• _WRITTEN REQUEST_
Reproduce the records. Keep every word exact and include no images.

— Start EXTRACTED RECORDS —

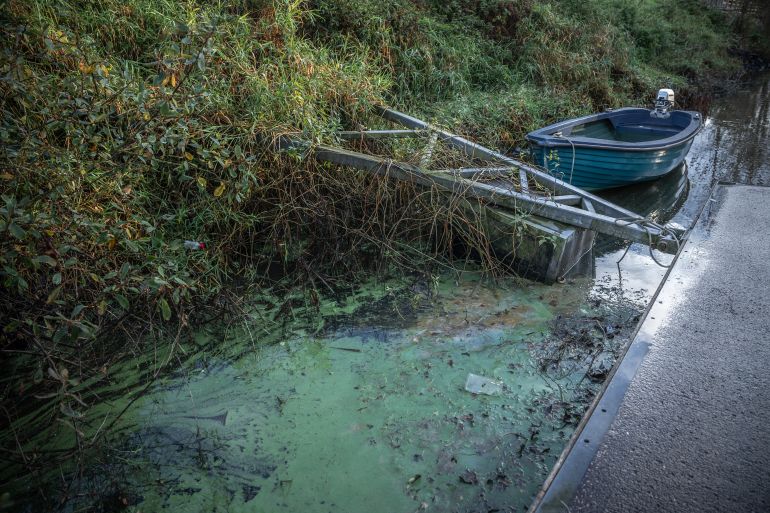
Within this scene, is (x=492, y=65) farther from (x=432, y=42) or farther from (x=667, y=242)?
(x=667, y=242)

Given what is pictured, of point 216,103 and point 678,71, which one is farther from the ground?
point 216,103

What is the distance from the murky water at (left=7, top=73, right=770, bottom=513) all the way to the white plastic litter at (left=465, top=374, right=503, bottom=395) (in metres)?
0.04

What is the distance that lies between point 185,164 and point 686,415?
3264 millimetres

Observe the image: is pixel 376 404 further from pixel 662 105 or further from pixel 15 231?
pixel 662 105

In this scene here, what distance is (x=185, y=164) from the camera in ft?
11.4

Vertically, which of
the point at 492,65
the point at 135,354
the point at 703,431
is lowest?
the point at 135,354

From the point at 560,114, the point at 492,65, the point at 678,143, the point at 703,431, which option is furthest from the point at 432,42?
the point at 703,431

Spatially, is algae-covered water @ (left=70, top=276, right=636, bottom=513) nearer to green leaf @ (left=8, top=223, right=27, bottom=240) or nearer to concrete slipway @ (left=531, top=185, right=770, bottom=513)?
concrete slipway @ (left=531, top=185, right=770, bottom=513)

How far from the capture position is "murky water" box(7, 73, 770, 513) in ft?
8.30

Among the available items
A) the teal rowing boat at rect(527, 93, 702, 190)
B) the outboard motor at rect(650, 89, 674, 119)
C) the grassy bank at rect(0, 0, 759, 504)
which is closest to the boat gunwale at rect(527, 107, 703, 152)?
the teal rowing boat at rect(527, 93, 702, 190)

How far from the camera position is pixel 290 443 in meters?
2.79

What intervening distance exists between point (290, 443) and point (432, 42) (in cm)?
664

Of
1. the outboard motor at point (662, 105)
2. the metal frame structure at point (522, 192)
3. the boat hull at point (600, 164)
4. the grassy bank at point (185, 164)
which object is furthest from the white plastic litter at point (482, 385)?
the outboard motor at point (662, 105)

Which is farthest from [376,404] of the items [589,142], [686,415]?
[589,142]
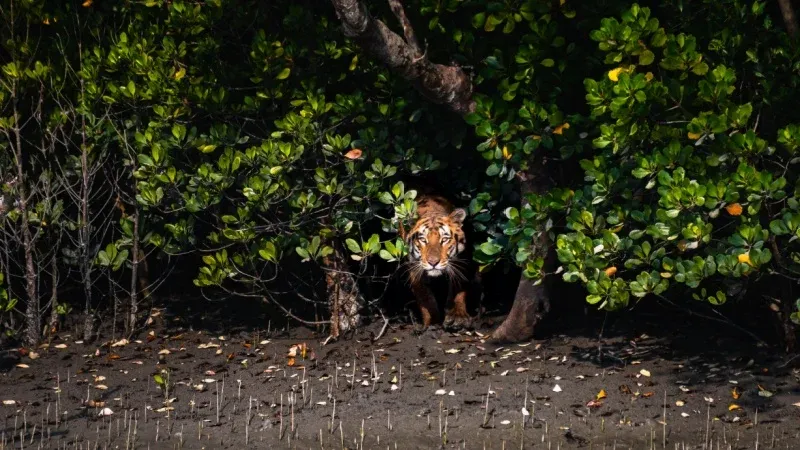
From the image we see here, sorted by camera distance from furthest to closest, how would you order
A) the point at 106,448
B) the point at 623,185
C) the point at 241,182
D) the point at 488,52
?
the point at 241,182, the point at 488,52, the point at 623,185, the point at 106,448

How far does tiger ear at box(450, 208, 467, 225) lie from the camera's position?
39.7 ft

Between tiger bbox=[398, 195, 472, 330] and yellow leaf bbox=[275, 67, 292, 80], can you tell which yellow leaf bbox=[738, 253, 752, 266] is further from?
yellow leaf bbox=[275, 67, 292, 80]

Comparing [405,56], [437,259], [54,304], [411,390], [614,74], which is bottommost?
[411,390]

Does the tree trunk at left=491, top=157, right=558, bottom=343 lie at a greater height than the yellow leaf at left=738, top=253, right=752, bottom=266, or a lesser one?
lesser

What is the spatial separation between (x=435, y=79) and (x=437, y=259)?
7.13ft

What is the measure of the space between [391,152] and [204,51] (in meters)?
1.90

— End EXTRACTED RECORDS —

• _ANSWER FOR THIS EXERCISE_
Within this scene, is (x=492, y=65) farther from (x=432, y=42) or farther from (x=667, y=242)?
(x=667, y=242)

Given what is pictured, of point 216,103 and point 678,71, which one is farther from the ground?
point 216,103

What is the distance from the murky water at (left=7, top=73, right=770, bottom=513) all the way to the white plastic litter at (left=465, top=374, right=503, bottom=395) (in metres)?
0.04

What is the distance that lies between point 185,164 and point 686,415?
3264 millimetres

Observe the image: is pixel 376 404 further from pixel 662 105 or further from pixel 15 231?
pixel 662 105

In this scene here, what distance is (x=185, y=164) from the camera in ft?
11.4

Vertically, which of
the point at 492,65
the point at 135,354
the point at 703,431
is lowest?
the point at 135,354

From the point at 560,114, the point at 492,65, the point at 678,143, the point at 703,431, which option is furthest from the point at 432,42?
the point at 703,431

Spatially, is algae-covered water @ (left=70, top=276, right=636, bottom=513) nearer to green leaf @ (left=8, top=223, right=27, bottom=240) or nearer to concrete slipway @ (left=531, top=185, right=770, bottom=513)?
concrete slipway @ (left=531, top=185, right=770, bottom=513)

How far from the capture position is "murky water" box(7, 73, 770, 513) in ft?
8.30

Among the available items
A) the teal rowing boat at rect(527, 93, 702, 190)
B) the outboard motor at rect(650, 89, 674, 119)
C) the grassy bank at rect(0, 0, 759, 504)
which is closest to the boat gunwale at rect(527, 107, 703, 152)?
the teal rowing boat at rect(527, 93, 702, 190)

How far from the camera position is pixel 290 443 in meters?
2.79

What intervening distance exists between point (290, 443) and point (432, 42) (in cm)?
664

Of
1. the outboard motor at point (662, 105)
2. the metal frame structure at point (522, 192)
3. the boat hull at point (600, 164)
4. the grassy bank at point (185, 164)
which object is furthest from the white plastic litter at point (482, 385)?
the outboard motor at point (662, 105)

Which is farthest from [376,404] of the items [589,142], [686,415]?
[589,142]
From the image we see here, sorted by camera distance from furthest to closest, how would you order
A) the point at 106,448
B) the point at 623,185
C) the point at 241,182
D) the point at 488,52
?
the point at 241,182, the point at 488,52, the point at 623,185, the point at 106,448

How far does tiger ear at box(450, 208, 467, 225) lie from the camera's position?
39.7 ft

Between tiger bbox=[398, 195, 472, 330] and yellow leaf bbox=[275, 67, 292, 80], can you tell which yellow leaf bbox=[738, 253, 752, 266] is further from?
yellow leaf bbox=[275, 67, 292, 80]

Comparing [405,56], [437,259], [54,304], [411,390], [614,74], which is bottommost?
[411,390]

Does the tree trunk at left=491, top=157, right=558, bottom=343 lie at a greater height than the yellow leaf at left=738, top=253, right=752, bottom=266, or a lesser one?
lesser

What is the spatial separation between (x=435, y=79) and (x=437, y=259)?
7.13ft

What is the measure of the space between [391,152] and [204,51] (in meters)?
1.90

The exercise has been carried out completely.